» **PROVIDED MATERIAL**
....

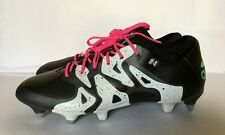 FOOTBALL BOOTS Adidas X 15.1 SG S78177 CALCIO SOCCER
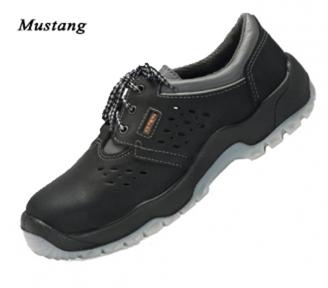 Рабочая обувь из металлических носком         Mustang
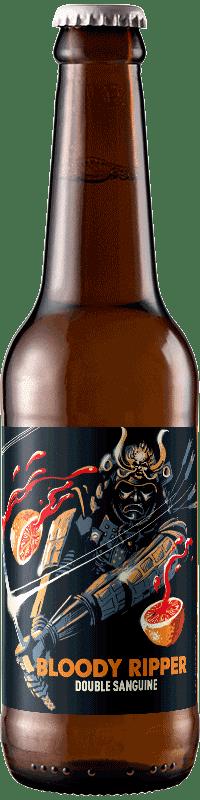 Bouteille de bière artisanale bloody ripper strong Ale Brasserie Hoppy Road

....

» **TASK PROMPT**
From the material above, copy everything exactly but the pictures.

» **TASK ANSWER**
 FOOTBALL BOOTS Adidas X 15.1 SG S78177 CALCIO SOCCER
 Рабочая обувь из металлических носком         Mustang
 Bouteille de bière artisanale bloody ripper strong Ale Brasserie Hoppy Road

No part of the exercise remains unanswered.